La Corte di Cassazione, Sezione III, con la sentenza n° 43262 del 22 ottobre 2019, si è pronunciata in tema di detenzione di sostanze stupefacenti ai fini di spaccio, precisando i criteri probatori da adottare per fondare l’affermazione di responsabilità dell’imputato.

In materia di stupefacenti, i Giudici della Corte, aderendo all’ormai consolidato orientamento giurisprudenziale, affermano che il possesso di un quantitativo di droga superiore al limite tabellare, previsto dall’articolo 73 comma l-bis, lettera a) D.P.R. 309/1990, da solo non costituisce prova decisiva dell’effettiva destinazione della sostanza allo spaccio.
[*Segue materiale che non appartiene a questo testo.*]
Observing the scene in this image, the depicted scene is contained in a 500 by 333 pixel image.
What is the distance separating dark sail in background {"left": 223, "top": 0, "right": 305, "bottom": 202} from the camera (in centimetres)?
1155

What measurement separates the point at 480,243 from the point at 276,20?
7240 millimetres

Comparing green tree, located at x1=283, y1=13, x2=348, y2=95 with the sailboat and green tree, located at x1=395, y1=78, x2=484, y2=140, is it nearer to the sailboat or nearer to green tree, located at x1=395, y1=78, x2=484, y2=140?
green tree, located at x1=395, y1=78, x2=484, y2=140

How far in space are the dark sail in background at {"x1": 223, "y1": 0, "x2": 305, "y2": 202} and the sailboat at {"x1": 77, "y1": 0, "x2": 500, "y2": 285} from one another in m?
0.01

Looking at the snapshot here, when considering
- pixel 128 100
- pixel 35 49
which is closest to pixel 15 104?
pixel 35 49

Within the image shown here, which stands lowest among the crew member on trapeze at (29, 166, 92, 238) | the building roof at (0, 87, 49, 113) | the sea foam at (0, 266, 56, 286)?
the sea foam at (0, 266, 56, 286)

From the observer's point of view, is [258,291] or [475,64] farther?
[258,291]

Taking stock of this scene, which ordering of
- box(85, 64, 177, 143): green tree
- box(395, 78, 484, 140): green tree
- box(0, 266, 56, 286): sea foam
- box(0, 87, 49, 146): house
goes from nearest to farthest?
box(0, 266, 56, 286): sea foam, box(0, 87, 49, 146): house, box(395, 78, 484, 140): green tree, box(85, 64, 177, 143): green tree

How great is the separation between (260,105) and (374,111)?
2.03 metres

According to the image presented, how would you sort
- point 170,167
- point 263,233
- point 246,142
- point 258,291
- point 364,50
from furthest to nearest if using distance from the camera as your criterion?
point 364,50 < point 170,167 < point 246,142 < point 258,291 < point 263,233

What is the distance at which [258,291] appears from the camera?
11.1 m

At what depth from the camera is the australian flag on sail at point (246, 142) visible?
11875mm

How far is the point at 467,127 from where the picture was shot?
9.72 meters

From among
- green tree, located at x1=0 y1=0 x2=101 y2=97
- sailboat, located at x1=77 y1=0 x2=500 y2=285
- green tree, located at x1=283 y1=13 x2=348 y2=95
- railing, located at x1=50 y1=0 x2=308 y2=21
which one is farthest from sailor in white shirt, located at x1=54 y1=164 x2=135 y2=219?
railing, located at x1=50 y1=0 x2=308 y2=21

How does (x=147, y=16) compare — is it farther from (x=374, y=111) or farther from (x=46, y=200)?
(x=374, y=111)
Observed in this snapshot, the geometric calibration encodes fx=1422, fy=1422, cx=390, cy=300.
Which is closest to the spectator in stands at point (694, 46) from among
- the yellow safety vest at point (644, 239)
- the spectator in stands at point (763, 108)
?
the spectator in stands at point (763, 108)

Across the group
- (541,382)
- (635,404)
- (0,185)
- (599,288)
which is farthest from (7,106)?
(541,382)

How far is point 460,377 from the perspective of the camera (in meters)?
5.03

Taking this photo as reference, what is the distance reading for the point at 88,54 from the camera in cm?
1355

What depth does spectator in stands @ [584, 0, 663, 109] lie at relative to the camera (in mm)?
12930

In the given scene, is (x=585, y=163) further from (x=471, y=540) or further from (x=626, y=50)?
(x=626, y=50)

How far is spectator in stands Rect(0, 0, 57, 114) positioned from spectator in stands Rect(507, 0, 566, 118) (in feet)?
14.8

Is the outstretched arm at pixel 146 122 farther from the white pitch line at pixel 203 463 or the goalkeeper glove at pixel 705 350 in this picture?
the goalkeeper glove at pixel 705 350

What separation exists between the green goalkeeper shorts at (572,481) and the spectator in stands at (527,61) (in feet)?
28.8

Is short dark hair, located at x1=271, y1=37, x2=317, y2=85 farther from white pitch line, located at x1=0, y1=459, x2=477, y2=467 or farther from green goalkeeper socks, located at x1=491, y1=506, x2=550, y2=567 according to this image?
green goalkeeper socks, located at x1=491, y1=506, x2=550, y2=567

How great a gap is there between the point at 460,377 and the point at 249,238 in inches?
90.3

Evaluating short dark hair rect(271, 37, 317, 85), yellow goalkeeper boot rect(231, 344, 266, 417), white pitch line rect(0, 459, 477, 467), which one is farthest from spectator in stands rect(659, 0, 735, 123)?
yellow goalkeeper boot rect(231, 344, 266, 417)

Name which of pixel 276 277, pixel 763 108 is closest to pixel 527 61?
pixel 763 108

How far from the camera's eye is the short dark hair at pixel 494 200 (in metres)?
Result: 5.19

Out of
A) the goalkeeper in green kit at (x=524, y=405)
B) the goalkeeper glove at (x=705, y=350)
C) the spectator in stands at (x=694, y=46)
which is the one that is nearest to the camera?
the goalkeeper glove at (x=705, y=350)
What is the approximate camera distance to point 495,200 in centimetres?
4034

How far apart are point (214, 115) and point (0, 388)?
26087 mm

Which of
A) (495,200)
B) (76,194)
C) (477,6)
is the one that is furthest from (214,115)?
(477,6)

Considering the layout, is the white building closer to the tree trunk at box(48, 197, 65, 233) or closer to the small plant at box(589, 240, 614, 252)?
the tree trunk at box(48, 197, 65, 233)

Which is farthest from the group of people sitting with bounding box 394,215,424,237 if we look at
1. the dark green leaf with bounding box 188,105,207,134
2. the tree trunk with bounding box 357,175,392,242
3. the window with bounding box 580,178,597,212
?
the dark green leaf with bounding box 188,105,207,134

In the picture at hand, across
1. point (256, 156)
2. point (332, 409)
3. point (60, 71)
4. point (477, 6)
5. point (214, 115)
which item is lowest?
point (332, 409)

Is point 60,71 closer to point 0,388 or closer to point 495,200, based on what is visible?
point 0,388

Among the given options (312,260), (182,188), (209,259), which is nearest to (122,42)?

Il mero dato del superamento dei suddetti limiti tabellari, prosegue la Corte, non vale a invertire l’onere della prova a carico dell’imputato, ovvero a introdurre una sorta di· presunzione, sia pure relativa, in ordine alla destinazione della sostanza a un uso non esclusivamente personale.

La valutazione in ordine alla destinazione della droga deve essere effettuata dal giudice attraverso l’analisi cumulativa di parametri quali: la quantità, la qualità e la composizione della sostanza; le modalità di presentazione della sostanza (eventuale frazionamento); la disponibilità di attrezzature per la pesatura o il confezionamento della sostanza; il reddito del detentore e del suo nucleo familiare; le altre concrete circostanze del caso.

Sul punto, il dato della fuga tentata dall’imputato alla vista delle forze dell’ordine (come nel caso di specie) rappresenta un elemento neutro, in quanto può essere giustificata dal fatto che anche la mera detenzione per uso personale espone il detentore a conseguenze personali sfavorevoli, in relazione alle sanzioni amministrative previste dall’art. 75 del D.P.R. 309/90.